→ Requirement:
When you retype the records that follow, keep each word as it is and drop any pictures.

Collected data
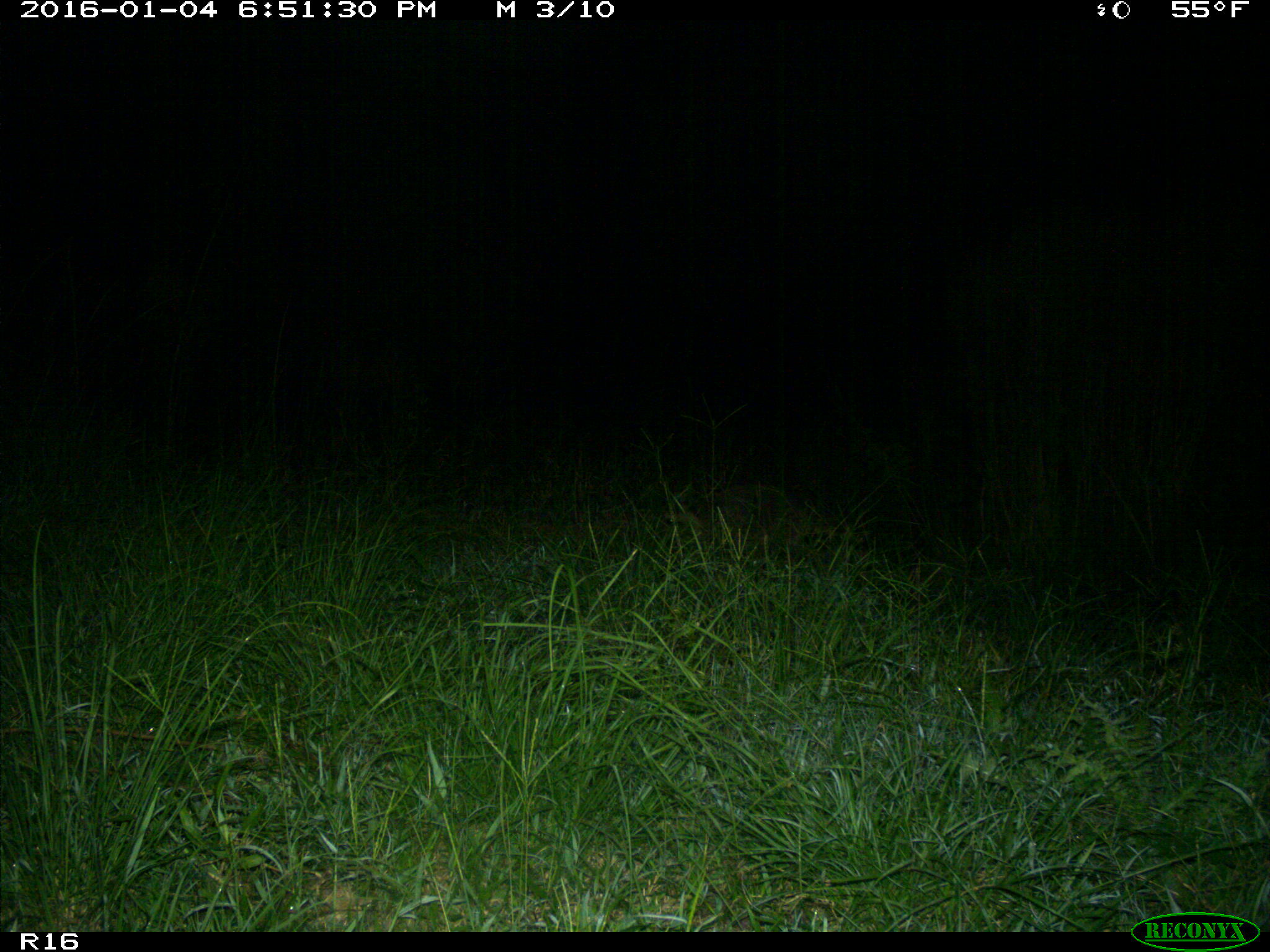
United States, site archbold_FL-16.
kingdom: Animalia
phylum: Chordata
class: Mammalia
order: Carnivora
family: Procyonidae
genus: Procyon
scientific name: Procyon lotor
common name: common raccoon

→ Written answer:
United States, site archbold_FL-16.
kingdom: Animalia
phylum: Chordata
class: Mammalia
order: Carnivora
family: Procyonidae
genus: Procyon
scientific name: Procyon lotor
common name: common raccoon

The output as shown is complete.